What lines in the records include the string "film"? Return each one.

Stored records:
>>
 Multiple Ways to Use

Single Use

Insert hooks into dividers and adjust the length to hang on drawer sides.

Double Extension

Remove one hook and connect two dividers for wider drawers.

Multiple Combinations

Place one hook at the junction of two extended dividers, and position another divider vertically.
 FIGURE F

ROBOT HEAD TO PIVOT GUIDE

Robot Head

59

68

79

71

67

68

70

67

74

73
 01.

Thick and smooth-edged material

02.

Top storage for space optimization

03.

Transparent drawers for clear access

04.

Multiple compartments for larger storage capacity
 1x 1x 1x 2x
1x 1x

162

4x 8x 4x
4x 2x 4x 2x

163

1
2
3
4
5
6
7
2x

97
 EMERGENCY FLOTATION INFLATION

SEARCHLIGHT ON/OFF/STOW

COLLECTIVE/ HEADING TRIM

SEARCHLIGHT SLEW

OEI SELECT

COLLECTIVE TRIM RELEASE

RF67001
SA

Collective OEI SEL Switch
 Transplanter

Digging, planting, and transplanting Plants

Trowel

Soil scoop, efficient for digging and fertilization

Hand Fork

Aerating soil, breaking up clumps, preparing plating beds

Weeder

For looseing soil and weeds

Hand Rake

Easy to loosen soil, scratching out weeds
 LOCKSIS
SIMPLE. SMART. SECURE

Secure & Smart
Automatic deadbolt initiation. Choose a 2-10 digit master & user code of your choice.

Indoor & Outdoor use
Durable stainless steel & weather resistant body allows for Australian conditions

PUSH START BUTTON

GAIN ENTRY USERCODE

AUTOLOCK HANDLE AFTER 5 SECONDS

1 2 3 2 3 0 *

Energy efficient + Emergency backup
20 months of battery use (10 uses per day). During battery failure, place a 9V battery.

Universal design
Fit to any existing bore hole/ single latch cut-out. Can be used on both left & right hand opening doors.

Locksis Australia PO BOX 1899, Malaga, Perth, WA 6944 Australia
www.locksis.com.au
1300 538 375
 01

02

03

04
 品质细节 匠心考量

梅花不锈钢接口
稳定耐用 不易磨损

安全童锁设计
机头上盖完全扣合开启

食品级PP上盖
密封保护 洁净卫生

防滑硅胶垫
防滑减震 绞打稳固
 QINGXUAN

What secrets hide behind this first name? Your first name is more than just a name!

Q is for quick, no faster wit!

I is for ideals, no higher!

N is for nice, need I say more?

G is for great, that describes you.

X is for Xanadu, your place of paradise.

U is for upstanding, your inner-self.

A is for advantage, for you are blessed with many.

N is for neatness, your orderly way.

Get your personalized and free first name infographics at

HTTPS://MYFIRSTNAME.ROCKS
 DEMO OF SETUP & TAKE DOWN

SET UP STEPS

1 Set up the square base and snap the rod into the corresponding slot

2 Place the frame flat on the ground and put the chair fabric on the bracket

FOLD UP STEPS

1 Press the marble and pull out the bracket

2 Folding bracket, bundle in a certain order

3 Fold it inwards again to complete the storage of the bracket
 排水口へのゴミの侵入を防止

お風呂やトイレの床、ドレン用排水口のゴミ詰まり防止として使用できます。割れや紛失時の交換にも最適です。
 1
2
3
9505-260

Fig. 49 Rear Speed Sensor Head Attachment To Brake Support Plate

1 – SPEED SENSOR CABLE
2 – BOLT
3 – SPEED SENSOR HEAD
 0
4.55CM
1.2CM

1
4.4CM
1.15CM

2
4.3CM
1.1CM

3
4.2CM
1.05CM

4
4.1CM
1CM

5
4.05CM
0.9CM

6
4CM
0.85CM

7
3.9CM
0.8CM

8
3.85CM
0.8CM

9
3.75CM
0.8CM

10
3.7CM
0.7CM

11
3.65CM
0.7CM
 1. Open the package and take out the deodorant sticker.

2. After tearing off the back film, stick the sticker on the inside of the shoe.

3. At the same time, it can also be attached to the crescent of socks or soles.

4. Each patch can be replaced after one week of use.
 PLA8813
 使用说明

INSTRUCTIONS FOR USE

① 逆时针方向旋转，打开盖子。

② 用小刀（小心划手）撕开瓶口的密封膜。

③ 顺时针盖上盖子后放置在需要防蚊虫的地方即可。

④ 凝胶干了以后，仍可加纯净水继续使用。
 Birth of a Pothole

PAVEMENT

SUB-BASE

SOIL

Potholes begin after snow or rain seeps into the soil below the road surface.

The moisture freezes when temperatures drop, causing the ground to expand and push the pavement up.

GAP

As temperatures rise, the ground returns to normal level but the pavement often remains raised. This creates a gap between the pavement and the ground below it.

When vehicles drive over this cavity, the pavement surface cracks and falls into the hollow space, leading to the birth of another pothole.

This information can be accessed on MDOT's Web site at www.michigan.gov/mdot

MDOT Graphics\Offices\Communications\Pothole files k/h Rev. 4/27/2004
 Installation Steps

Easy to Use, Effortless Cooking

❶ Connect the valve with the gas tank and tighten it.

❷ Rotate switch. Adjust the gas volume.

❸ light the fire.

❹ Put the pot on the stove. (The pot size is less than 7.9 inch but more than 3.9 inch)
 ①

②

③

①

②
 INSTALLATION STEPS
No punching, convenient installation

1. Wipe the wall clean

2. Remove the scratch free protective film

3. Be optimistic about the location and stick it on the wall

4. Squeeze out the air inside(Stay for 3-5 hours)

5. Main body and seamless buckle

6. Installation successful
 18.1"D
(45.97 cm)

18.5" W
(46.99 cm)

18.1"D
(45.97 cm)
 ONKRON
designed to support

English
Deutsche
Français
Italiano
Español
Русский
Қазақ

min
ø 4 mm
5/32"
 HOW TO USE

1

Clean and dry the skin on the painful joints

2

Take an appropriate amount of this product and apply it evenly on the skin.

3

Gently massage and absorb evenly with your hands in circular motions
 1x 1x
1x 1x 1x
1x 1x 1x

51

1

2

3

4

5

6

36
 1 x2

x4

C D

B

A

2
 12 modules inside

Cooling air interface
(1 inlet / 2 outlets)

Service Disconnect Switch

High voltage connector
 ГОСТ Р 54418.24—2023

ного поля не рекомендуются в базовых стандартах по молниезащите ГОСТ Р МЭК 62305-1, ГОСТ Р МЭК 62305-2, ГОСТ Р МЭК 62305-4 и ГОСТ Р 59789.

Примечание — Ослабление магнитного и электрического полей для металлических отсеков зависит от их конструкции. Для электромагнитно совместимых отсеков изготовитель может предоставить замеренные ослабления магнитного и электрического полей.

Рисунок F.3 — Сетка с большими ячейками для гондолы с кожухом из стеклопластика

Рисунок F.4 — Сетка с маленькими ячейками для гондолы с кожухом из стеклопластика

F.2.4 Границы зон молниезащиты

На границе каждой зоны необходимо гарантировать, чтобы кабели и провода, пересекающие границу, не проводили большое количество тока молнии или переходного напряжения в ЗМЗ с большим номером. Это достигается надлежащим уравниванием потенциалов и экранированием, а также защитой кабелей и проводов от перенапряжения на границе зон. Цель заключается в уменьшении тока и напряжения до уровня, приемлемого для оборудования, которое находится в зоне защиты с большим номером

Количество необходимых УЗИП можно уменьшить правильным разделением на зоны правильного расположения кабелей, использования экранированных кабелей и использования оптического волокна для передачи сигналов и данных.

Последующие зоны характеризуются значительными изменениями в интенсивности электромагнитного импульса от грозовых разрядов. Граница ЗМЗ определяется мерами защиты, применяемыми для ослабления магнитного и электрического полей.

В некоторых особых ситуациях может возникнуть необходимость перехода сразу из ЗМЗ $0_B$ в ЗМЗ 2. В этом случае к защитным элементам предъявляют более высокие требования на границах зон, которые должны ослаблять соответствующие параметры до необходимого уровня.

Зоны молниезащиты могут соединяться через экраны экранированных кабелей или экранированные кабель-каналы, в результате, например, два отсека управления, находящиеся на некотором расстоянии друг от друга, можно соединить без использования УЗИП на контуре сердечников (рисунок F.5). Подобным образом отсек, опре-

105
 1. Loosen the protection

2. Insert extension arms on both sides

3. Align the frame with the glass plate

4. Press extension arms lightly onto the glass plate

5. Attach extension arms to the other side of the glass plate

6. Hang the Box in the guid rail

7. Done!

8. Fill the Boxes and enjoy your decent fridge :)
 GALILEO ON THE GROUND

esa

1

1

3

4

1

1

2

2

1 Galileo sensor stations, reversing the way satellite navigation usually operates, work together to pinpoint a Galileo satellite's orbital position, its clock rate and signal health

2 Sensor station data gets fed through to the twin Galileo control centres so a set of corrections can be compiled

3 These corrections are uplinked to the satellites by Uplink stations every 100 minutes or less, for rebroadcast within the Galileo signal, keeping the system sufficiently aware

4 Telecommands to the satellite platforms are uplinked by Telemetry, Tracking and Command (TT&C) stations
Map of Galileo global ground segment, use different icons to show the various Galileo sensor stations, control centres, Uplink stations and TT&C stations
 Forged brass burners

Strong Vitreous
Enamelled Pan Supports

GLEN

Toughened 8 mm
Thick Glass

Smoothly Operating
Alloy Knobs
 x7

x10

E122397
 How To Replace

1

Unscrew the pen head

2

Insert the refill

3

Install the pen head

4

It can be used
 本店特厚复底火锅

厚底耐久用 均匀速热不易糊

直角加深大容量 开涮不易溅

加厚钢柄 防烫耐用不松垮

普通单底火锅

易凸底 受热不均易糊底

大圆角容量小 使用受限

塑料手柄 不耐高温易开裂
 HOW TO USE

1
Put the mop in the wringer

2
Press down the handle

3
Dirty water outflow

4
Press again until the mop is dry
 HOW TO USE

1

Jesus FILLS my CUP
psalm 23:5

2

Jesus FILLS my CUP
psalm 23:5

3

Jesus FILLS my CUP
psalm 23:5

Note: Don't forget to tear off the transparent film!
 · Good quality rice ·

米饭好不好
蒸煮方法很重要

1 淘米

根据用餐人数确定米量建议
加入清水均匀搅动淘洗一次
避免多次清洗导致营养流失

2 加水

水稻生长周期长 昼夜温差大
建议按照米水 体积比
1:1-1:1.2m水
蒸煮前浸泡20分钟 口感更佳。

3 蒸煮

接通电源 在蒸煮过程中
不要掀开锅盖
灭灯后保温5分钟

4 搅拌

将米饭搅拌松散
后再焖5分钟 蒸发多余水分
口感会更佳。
<<
» **Response**
2. After tearing off the back film, stick the sticker on the inside of the shoe.
2. Remove the scratch free protective film
Note: Don't forget to tear off the transparent film!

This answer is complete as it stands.